Renown Institute has also begun advanced calcium score screenings for project participants who are at high risk for cardiovascular disease, so researchers can study the associations between genetics and calcium accumulation in the heart.

More than 2,000 unique genetic variants associated with FH have been identified to date, with around half being classified as pathogenic or likely pathogenic. More than 90 percent of pathogenic variants are in LDLR, between 5 percent and 10 percent are in APOB, and less than 1 percent are in PCSK9. Because genetic testing doesn't always detect a pathogenic variant in one of these genes, experts say that FH should be diagnosed clinically in the event of a negative test result.

Because the genetic information being reported back has implications for participants and their family's health, Renown has created literature they can take to their primary care providers and their relatives, who might also be at risk and benefit from testing. Relatives of study participants who want to get tested can do so for free by joining the Healthy Nevada Project if they live in Northern Nevada, while those living outside the area will receive information they can take to their doctors.

For those that don't have pathogenic or likely pathogenic mutations in the tested genes, the project will explain that researchers haven't identified all disease-associated variants and that they still might be at risk for those conditions based on lifestyle, diet, and environmental factors. It is also important that participants understand that variant classifications may change over time with mounting evidence, according to Grzymski. He said there is a process in place for iterative reanalysis of variants, and clinically meaningful changes in variant classifications will be communicated to participants.

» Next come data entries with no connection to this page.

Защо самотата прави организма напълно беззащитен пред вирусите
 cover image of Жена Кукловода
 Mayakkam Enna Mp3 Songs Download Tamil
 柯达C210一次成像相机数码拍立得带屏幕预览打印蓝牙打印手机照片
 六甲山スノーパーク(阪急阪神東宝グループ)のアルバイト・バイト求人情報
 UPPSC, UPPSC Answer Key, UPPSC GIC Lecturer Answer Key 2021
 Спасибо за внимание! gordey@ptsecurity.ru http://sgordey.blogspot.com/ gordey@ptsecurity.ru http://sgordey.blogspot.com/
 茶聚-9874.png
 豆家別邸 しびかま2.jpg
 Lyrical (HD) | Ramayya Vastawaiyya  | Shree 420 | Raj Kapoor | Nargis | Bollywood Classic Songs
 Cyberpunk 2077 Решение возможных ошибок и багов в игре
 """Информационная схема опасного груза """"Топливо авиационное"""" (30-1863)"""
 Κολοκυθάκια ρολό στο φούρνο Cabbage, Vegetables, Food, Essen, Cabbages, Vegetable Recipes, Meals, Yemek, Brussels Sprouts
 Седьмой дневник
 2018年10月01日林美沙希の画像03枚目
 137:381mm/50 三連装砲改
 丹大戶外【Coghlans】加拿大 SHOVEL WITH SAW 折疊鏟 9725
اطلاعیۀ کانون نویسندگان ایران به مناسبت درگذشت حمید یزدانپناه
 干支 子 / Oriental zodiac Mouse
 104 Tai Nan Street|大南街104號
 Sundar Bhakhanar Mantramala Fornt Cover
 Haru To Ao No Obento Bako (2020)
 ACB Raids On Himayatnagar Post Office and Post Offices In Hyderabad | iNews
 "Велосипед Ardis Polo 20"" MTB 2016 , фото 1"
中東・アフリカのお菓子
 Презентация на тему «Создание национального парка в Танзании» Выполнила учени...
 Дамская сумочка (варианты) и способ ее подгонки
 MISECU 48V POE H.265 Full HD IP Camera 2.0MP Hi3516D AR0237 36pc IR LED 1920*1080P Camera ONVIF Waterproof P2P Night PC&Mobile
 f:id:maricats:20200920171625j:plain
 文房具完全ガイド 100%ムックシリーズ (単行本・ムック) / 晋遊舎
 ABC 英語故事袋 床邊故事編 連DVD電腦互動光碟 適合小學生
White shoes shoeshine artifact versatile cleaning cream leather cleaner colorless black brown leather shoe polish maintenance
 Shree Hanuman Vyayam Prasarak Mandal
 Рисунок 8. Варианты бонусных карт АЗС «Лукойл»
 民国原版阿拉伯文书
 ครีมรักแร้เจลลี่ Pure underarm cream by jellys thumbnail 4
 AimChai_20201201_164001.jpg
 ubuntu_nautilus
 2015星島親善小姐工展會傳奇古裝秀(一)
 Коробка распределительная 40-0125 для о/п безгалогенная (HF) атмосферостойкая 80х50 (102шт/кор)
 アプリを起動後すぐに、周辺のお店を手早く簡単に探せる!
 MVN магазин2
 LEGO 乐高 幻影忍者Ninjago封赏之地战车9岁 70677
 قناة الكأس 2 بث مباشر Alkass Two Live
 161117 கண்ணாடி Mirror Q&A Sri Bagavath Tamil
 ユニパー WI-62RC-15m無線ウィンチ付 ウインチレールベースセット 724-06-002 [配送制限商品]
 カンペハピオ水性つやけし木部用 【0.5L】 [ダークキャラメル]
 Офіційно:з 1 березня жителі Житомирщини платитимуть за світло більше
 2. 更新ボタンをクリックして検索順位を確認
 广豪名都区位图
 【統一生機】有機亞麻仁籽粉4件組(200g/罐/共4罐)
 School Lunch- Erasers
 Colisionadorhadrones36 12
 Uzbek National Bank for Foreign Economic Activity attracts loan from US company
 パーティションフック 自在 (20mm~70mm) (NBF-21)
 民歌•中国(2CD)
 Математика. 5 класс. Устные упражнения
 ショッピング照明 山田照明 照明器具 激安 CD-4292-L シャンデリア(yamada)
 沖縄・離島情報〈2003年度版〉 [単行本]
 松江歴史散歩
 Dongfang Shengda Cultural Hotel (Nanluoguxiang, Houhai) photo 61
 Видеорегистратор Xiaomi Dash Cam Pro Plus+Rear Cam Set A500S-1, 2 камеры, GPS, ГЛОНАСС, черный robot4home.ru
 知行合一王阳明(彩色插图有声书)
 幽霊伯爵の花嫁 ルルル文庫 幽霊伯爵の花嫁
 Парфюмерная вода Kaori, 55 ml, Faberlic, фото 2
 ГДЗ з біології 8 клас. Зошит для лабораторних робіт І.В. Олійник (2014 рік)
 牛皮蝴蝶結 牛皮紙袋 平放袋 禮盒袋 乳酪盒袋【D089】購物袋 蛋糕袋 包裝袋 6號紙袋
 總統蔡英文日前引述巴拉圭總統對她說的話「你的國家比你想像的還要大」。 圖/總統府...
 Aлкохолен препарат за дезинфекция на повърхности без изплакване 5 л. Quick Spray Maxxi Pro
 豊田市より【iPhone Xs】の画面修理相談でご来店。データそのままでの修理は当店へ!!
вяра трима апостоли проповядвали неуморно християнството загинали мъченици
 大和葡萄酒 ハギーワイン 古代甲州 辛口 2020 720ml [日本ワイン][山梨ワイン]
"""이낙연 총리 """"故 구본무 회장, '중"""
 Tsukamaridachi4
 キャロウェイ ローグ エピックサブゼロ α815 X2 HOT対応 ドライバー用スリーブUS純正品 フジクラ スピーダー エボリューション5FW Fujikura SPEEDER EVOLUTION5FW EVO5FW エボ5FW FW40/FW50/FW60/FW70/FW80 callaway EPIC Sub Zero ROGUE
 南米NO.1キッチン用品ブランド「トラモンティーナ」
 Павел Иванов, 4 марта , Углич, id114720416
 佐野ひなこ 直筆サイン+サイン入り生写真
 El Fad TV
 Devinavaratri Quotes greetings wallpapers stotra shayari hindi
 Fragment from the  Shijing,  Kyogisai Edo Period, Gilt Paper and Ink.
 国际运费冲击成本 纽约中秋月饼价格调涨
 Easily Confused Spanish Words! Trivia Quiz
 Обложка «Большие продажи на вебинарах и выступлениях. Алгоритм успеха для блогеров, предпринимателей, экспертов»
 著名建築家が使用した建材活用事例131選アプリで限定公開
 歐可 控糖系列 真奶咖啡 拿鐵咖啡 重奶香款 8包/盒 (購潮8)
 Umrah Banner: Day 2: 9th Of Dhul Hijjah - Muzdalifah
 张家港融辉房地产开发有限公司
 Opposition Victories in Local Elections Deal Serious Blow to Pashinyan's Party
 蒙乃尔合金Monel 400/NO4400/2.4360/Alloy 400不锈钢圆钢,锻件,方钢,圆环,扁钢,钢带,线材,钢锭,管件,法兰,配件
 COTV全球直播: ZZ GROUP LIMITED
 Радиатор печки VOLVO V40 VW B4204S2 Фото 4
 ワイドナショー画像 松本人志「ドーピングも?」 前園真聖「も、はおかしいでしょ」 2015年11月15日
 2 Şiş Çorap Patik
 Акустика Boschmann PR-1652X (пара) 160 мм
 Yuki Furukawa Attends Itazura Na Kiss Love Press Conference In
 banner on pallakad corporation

In coming months, consented project participants will also find out if they have mutations in BRCA1 and BRCA2 genes associated with hereditary breast and ovarian cancer syndrome, as well as mutations in MLH1, MSH2, MSH6, and PMS2 associated with Lynch syndrome.  The Centers for Disease Control and Prevention has determined these three conditions — FH, hereditary breast and ovarian cancer syndrome, and Lynch syndrome — to be poorly managed, but notes that screening for mutations in genes associated with these diseases could improve the population's health through early detection and prevention. 

Other groups who have launched broad genetic screening efforts for these conditions have found that the prevalence of risk mutations are higher in the population than previous estimates. For example, based on exome sequencing data from more than 50,000 participants in the MyCode Community Health Initiative, Geisinger Health System in Pennsylvania found 267 people with likely pathogenic or pathogenic BRCA1/2 variants. Researchers involved in the study concluded that the prevalence of BRCA1/2 mutations among patients within Geisinger's healthcare system may be significantly higher than was previously estimated and that the prevalence of mutations for FH and Lynch syndrome may be similarly underestimated. 

"We anticipate that our frequencies are going to be similar to generalized large studies, the Geisinger study being the best one," Grzymski said, adding that Renown will publish the prevalence of these disease-linked markers within its own population.

Renown and DRI said in a statement that they expect to meet the 40,000-person enrollment goal for the Healthy Nevada Project by year end. Including the 10,000 participants involved in the pilot phase, the project has enrolled around 10 percent of the population in Northern Nevada. For the second phase of the study, the project leaders are aiming to enroll and genomically profile more than 250,000 participants throughout Nevada, and eventually expand the scope of the project to other communities around the US.